*** Records for this task ***
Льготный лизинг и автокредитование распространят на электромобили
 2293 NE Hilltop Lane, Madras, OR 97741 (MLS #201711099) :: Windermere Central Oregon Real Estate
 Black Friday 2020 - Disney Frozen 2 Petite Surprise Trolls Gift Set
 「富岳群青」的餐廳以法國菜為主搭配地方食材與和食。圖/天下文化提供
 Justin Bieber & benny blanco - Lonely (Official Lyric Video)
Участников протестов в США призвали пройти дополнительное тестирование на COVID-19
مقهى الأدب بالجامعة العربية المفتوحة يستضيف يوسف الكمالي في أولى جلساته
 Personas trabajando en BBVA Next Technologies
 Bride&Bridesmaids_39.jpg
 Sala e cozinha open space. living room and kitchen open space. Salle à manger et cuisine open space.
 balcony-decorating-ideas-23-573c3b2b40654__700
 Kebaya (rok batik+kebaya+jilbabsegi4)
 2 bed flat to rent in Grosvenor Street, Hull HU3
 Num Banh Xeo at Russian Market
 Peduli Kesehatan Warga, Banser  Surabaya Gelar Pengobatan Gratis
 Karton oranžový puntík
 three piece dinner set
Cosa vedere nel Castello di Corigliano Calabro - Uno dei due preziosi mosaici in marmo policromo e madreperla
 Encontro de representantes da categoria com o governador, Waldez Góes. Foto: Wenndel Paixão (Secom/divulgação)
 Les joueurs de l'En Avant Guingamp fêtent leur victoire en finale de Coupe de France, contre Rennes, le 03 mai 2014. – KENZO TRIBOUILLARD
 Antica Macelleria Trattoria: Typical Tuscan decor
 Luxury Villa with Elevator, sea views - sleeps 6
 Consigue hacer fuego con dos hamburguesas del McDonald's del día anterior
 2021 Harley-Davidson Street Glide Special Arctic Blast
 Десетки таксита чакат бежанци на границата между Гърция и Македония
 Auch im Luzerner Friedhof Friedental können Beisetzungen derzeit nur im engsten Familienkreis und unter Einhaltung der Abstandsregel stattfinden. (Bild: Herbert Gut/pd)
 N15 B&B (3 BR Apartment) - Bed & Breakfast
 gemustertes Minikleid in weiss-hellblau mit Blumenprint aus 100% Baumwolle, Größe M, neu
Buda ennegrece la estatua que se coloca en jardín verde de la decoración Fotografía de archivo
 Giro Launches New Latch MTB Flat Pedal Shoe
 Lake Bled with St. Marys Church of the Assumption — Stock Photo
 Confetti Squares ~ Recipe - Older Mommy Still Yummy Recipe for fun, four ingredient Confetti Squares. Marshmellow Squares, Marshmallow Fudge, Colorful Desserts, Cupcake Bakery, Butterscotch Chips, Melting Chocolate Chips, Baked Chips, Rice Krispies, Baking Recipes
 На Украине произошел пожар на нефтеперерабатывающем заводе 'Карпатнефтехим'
*** End of Records for this task ***
Show all lines from the records above where the word "with" occurs.

 Luxury Villa with Elevator, sea views - sleeps 6
 Lake Bled with St. Marys Church of the Assumption — Stock Photo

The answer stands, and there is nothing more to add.